(Data records)
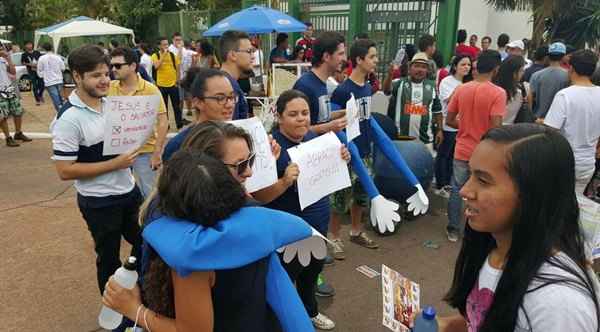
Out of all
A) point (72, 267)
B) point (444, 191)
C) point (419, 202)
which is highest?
point (419, 202)

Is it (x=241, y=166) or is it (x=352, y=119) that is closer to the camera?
(x=241, y=166)

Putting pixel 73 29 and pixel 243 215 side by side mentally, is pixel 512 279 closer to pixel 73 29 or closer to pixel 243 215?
pixel 243 215

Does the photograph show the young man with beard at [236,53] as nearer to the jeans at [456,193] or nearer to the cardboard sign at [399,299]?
the jeans at [456,193]

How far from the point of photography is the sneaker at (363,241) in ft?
14.8

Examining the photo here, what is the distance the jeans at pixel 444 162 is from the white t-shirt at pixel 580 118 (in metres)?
1.63

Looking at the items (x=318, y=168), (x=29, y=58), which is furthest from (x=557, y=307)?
(x=29, y=58)

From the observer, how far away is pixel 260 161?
2572 millimetres

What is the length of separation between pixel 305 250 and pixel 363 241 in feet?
7.45

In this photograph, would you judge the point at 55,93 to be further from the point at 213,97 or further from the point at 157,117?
the point at 213,97

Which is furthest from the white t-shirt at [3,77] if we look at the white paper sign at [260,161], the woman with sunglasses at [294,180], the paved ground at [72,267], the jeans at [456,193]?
the jeans at [456,193]

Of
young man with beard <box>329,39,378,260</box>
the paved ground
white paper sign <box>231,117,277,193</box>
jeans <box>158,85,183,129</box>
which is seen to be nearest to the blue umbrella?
jeans <box>158,85,183,129</box>

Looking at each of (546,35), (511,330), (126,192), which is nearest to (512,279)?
(511,330)

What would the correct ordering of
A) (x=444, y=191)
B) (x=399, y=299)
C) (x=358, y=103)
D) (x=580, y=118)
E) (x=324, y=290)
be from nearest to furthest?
1. (x=399, y=299)
2. (x=324, y=290)
3. (x=580, y=118)
4. (x=358, y=103)
5. (x=444, y=191)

> [Task statement] Recast the records as a Markdown table with the columns Row and Line, leaving out blank lines. Begin at the line that contains "What is the length" and continue through the end of the records.

> [Task output]
| Row | Line |
|---|---|
| 1 | What is the length of separation between pixel 305 250 and pixel 363 241 in feet? |
| 2 | 7.45 |
| 3 | In this photograph, would you judge the point at 55,93 to be further from the point at 213,97 or further from the point at 157,117? |
| 4 | the point at 213,97 |
| 5 | Which is furthest from the white t-shirt at [3,77] if we look at the white paper sign at [260,161], the woman with sunglasses at [294,180], the paved ground at [72,267], the jeans at [456,193]? |
| 6 | the jeans at [456,193] |
| 7 | Of |
| 8 | young man with beard <box>329,39,378,260</box> |
| 9 | the paved ground |
| 10 | white paper sign <box>231,117,277,193</box> |
| 11 | jeans <box>158,85,183,129</box> |
| 12 | which is seen to be nearest to the blue umbrella? |
| 13 | jeans <box>158,85,183,129</box> |
| 14 | Looking at each of (546,35), (511,330), (126,192), which is nearest to (512,279)? |
| 15 | (511,330) |
| 16 | What would the correct ordering of |
| 17 | A) (x=444, y=191) |
| 18 | B) (x=399, y=299) |
| 19 | C) (x=358, y=103) |
| 20 | D) (x=580, y=118) |
| 21 | E) (x=324, y=290) |
| 22 | be from nearest to furthest? |
| 23 | 1. (x=399, y=299) |
| 24 | 2. (x=324, y=290) |
| 25 | 3. (x=580, y=118) |
| 26 | 4. (x=358, y=103) |
| 27 | 5. (x=444, y=191) |